Overview
TD Bank is a major Canadian financial institution delivering banking, lending, and enterprise technology services across multiple lines of business. As a Data Engineer Intern on the AI Platform team, I worked on production-grade AI data infrastructure supporting document ingestion, embedding generation, RAG retrieval, model endpoint migration, Azure resource management, monitoring, and greenfield AI system design.
Work
- Maintained a production-grade AI ETL pipeline on Azure spanning Azure SQL, Data Lake Storage, Azure Machine Learning, Azure Databricks, and Azure OpenAI.
- Supported ingestion cycles processing 2,500–3,000 unstructured documents, including HTML, PDF, and SharePoint content, across multiple lines of business with distinct business rules and processing configurations.

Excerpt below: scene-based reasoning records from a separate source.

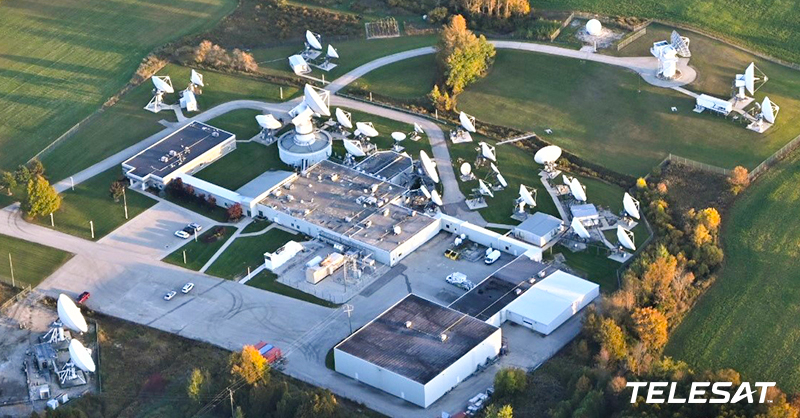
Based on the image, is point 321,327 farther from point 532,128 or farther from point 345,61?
point 345,61

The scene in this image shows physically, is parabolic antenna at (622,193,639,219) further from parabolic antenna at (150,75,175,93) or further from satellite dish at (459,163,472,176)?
parabolic antenna at (150,75,175,93)

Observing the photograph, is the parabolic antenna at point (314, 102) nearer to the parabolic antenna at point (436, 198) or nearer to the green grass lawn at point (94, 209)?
the parabolic antenna at point (436, 198)

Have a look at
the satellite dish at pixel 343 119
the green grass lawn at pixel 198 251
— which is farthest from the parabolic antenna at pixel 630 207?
the green grass lawn at pixel 198 251

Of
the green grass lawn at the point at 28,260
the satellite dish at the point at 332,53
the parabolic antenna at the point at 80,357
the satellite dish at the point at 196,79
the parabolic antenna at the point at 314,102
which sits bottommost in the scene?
the green grass lawn at the point at 28,260

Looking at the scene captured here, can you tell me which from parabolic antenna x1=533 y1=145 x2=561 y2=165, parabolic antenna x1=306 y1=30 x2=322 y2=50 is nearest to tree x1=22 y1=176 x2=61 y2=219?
parabolic antenna x1=306 y1=30 x2=322 y2=50

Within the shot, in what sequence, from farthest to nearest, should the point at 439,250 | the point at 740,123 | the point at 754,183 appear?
the point at 740,123 < the point at 754,183 < the point at 439,250

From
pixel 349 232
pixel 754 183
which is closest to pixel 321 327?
pixel 349 232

- Configured and validated ingestion workflows by adjusting pipeline endpoints, verifying chunk-level embedding quality, and executing end-to-end data loads into Azure SQL after each deployment.
- Deployed an enterprise-developed embedding model across the RAG query engine and ingestion pipeline, replacing the Azure OpenAI embedding endpoint.
- Improved retrieval accuracy from 95% to 98% while reducing provisioned throughput from 285 PTUs to 150 PTUs through embedding model migration and infrastructure optimization.
- Executed model endpoint migrations using GitHub Actions CI/CD pipelines and manual VM deployments, selecting the appropriate rollout method based on release state to maintain zero-downtime data ingestion across environments.
- Managed Azure OpenAI PTU and TPM allocation by right-sizing provisioned throughput quotas, optimizing cost-latency tradeoffs, rolling out updated language models, and configuring spillover rules to maintain stability under variable production workloads.
- Built Datadog monitoring dashboards and observability panels across DEV/SIT, PAT, and PROD environments.
- Wrote custom Datadog queries against Azure OpenAI, SQL Database, and VM telemetry to monitor token usage, latency, rate limits, embedding-model memory utilization, SQL DTU consumption, storage availability, ETL defect alerts, service logs, Application Gateway traffic, and VM I/O metrics.
- Established the team's primary source for pipeline health monitoring and incident triage through centralized observability dashboards.
- Designed and configured full infrastructure for a greenfield AI project, defining component topology, connectivity, and resource provisioning from scratch.
- Authored architecture blueprints documenting each component's attributes, dependencies, and deployment requirements to support reproducible infrastructure setup and stakeholder handoffs.
- Placed 2nd out of 19 teams at the TD x Google Gemini Hackathon by designing an agentic multimodal AI copilot using Gemini.
- Built a hackathon prototype that classifies mortgage documents, extracts key data, and performs cross-document reasoning to detect income discrepancies.
- Proposed a workflow reducing conditions review time from 1–2 weeks to under 2 minutes per file across an estimated 1,200 daily renewal files, earning an invitation to pitch to TD's CIO, SVPs, and product owners for potential production deployment.
Stack
Azure SQL, Azure Data Lake Storage, Azure Machine Learning, Azure Databricks, Azure OpenAI, Azure VMs, Application Gateway, Datadog, GitHub Actions, CI/CD, RAG, embedding models, LLMOps, Azure PTU and TPM management, document ingestion, Gemini, multimodal AI agents.